### Tasks for this exercise
A) According to the passage on electric power reliability, how did operating personnel at substations keep central system dispatchers informed?
B) Write the next part of the passage on electric power reliability, picking up from its final words.

--- start of Document passage ---

If anything in the system failed — generating plant, power lines, or connections — the lights would quite
literally be “out.” Customers had not yet learned to depend on electricity being nearly 100% reliable, so
outages, whether routine or emergency, were taken as a matter of course.
As reliance on electric power grew, so did the need to find ways to improve reliability. Generating
stations and power lines were interconnected to provide redundancy, and higher voltages were used for
longer distance transportation of electricity. Points where power lines came together or where voltages
were transformed came to be known as “substations.” Substations often employed protective devices to
allow system failures to be isolated so that faults would not bring down the entire system, and operating
personnel were often stationed at these important points in the electrical system so that they could
monitor and quickly respond to any problems that might arise. They would communicate with central
system dispatchers by any means available — often by telephone — to keep them apprised of the condition
of the system. Such “manned” substations were normative throughout the first half of the 20th century.
As the demands for reliable electric power became greater and as labor became a more significant part
of the cost of providing electric power, technologies known as “supervisory control and data acquisition,”

--- end of Document passage ---
--- start of Records shown ---

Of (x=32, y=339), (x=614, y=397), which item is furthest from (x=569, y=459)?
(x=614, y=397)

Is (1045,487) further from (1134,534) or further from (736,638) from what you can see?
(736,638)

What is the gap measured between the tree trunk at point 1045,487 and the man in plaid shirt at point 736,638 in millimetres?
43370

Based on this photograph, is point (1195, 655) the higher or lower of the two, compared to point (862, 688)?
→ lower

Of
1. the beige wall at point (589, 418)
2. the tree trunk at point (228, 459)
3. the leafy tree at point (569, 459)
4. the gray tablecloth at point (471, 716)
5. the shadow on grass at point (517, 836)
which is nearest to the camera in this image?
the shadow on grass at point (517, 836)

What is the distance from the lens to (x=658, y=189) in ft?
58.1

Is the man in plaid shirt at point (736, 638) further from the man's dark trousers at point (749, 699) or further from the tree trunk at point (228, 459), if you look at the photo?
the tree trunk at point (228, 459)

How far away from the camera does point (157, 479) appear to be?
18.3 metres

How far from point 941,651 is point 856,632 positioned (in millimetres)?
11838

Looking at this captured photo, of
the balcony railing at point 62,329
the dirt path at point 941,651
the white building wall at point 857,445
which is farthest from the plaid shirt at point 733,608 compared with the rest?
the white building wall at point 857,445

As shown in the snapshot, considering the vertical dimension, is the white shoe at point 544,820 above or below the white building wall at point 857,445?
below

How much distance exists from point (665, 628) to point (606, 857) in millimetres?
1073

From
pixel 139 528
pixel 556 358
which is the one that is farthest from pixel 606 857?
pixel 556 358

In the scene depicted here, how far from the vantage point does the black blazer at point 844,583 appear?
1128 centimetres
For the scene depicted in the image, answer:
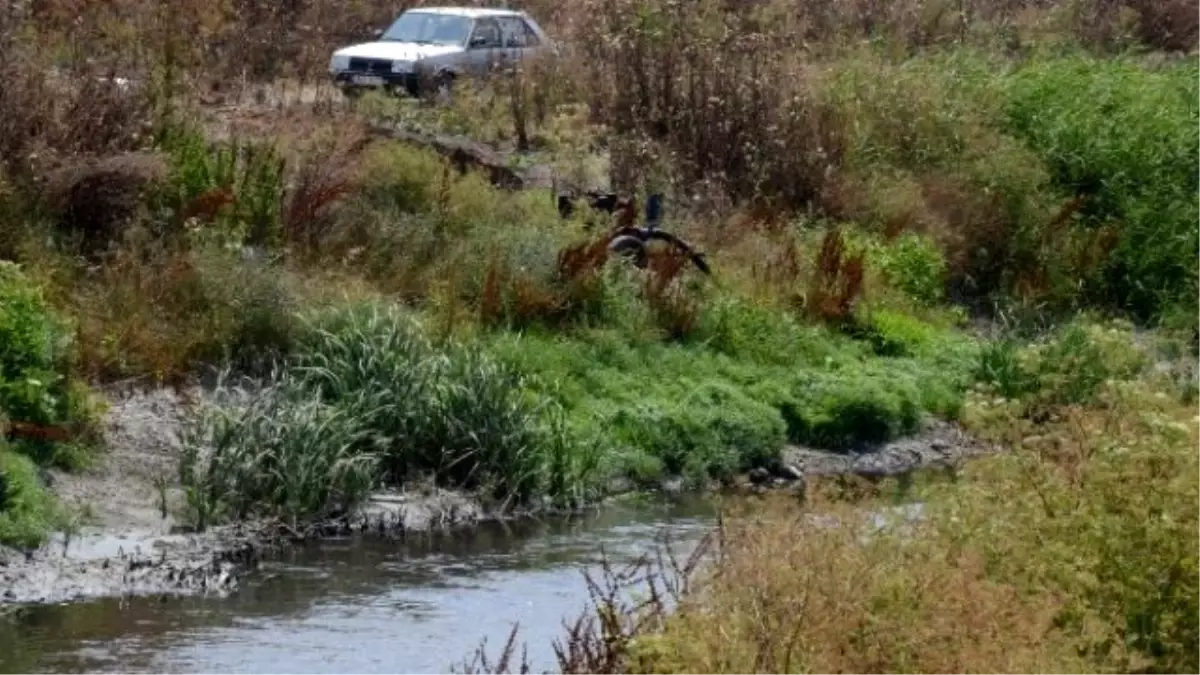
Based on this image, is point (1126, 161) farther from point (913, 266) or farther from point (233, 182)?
point (233, 182)

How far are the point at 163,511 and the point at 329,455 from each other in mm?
1188

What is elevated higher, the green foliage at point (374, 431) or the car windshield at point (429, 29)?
the car windshield at point (429, 29)

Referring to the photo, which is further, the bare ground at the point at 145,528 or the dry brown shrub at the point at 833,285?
the dry brown shrub at the point at 833,285

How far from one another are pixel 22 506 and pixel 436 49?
1918cm

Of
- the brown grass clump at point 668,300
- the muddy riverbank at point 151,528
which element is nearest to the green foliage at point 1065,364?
the muddy riverbank at point 151,528

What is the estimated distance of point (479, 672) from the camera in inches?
426

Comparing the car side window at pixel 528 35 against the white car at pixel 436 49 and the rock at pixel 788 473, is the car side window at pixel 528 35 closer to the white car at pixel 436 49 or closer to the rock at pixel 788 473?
the white car at pixel 436 49

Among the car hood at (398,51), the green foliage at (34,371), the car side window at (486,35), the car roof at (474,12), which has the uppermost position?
the car roof at (474,12)

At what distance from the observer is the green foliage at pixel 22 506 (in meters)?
15.3

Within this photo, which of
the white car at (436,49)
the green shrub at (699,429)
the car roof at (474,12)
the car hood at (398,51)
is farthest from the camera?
the car roof at (474,12)

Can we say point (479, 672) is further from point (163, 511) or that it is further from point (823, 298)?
point (823, 298)

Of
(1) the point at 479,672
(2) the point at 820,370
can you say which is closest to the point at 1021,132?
(2) the point at 820,370

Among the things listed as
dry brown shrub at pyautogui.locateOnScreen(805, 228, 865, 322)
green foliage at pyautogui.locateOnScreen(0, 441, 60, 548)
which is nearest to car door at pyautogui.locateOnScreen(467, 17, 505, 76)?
dry brown shrub at pyautogui.locateOnScreen(805, 228, 865, 322)

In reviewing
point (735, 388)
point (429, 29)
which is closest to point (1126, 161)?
point (735, 388)
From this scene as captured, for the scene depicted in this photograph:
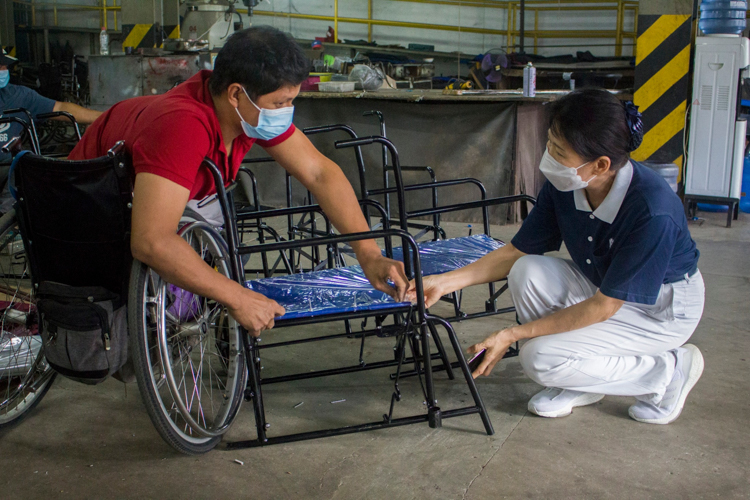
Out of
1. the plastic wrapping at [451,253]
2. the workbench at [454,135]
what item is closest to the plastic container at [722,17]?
the workbench at [454,135]

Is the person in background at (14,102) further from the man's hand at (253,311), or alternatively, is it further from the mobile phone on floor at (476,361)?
the mobile phone on floor at (476,361)

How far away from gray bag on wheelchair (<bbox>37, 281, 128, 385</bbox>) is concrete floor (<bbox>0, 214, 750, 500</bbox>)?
263 mm

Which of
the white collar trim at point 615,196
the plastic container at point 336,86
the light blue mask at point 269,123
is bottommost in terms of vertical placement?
the white collar trim at point 615,196

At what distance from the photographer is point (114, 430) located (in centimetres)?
188

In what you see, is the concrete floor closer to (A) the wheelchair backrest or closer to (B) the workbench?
(A) the wheelchair backrest

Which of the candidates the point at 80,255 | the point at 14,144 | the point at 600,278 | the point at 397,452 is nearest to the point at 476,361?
the point at 397,452

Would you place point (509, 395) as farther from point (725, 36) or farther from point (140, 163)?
point (725, 36)

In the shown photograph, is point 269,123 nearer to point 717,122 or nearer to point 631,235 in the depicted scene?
point 631,235

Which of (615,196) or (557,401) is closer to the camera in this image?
(615,196)

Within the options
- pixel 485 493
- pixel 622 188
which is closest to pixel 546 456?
pixel 485 493

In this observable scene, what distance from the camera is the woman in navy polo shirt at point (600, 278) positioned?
1.61 m

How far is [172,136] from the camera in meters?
1.51

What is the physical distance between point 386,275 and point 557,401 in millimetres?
611

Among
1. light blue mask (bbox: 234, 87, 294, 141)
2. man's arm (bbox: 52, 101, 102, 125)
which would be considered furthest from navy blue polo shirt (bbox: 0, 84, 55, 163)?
light blue mask (bbox: 234, 87, 294, 141)
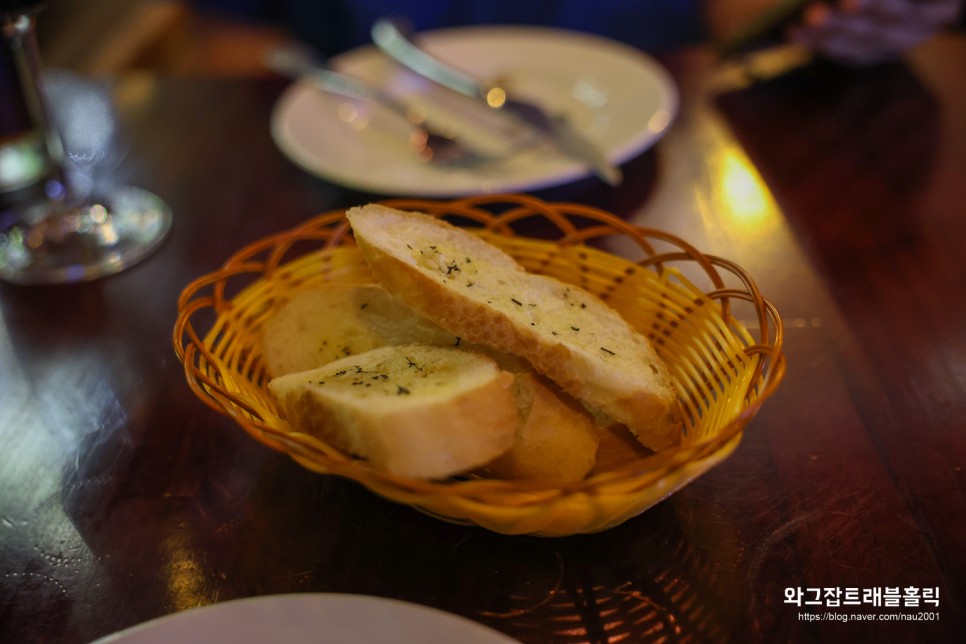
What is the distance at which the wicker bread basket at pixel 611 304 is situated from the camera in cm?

--- end of Records shown ---

### Outputs in order
A) They communicated by any means available, often by telephone.

B)
or SCADA for short, were developed to allow remote monitoring and even control of key system
parameters. SCADA systems began to reduce and even eliminate the need for personnel to be on-hand
at substations.
Early SCADA systems provided remote indication and control of substation parameters using tech-
nology borrowed from automatic telephone switching systems. As early as 1932, Automatic Electric was
advertising “remote-control” products based on its successful line of “Strowger” telephone switching
apparatus (Figure 15.1). Another example (used as late as the 1960s) was an early Westinghouse REDAC
system that used telephone-type electromechanical relay equipment at both ends of a conventional
twisted-pair telephone circuit. Data rates on these early systems were slow. Data were sent in the same
manner as rotary-dial telephone commands at 10 bps, so only a limited amount of information could
be passed using this technology.
Early SCADA systems were built on the notion of replicating remote controls, lamps, and analog
indications at the functional equivalent of pushbuttons, often placed on a mapboard for easy operator
interface. The SCADA masters simply replicated, point for point, control circuits connected to the remote
(slave) unit.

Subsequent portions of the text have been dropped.